* [Required action]:
Repeat the whole listing word for word, skipping pictures.

* [Collected material]:
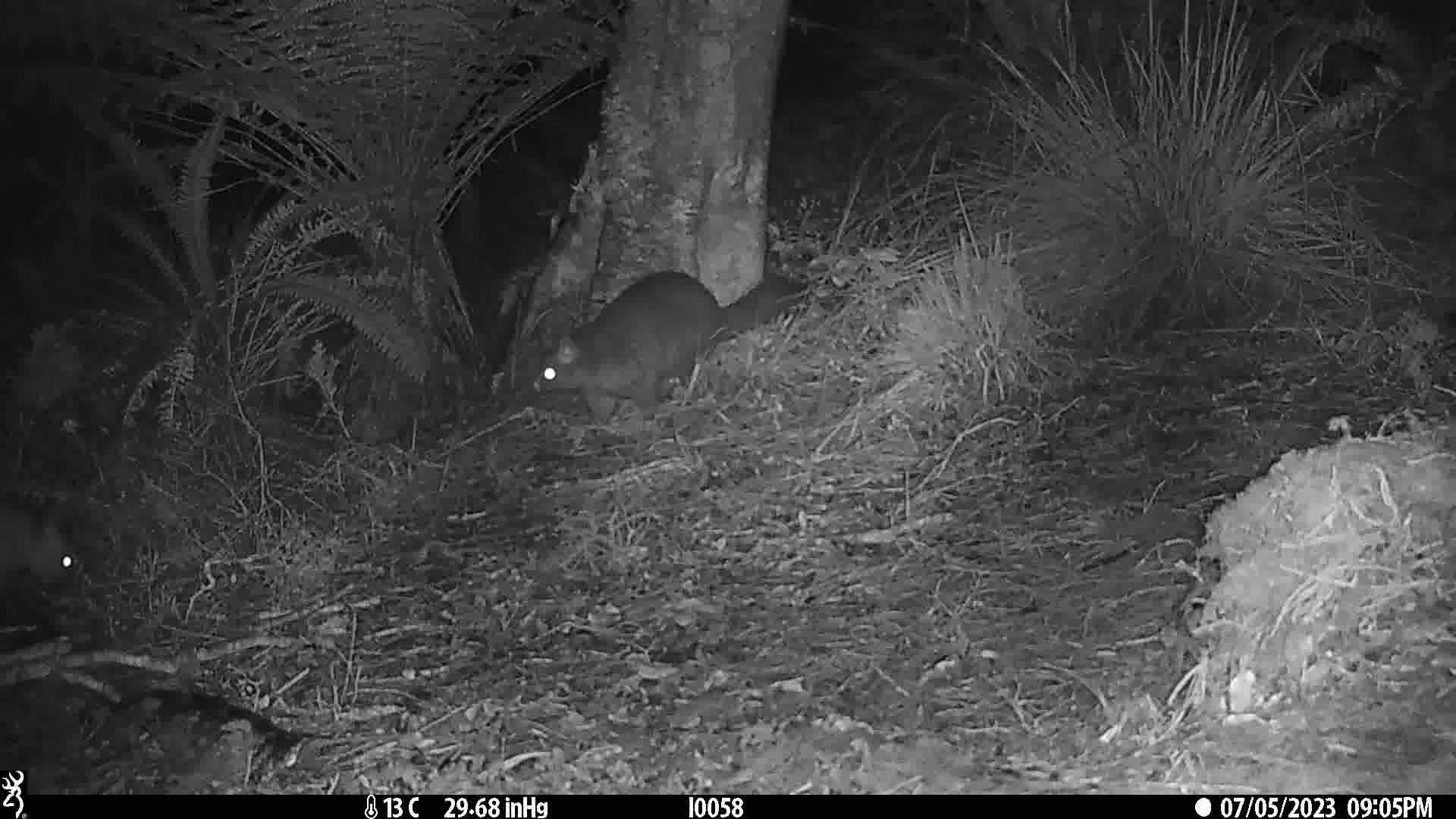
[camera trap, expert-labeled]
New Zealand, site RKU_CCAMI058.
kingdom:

* [Result for this task]:
[camera trap, expert-labeled]
New Zealand, site RKU_CCAMI058.
kingdom:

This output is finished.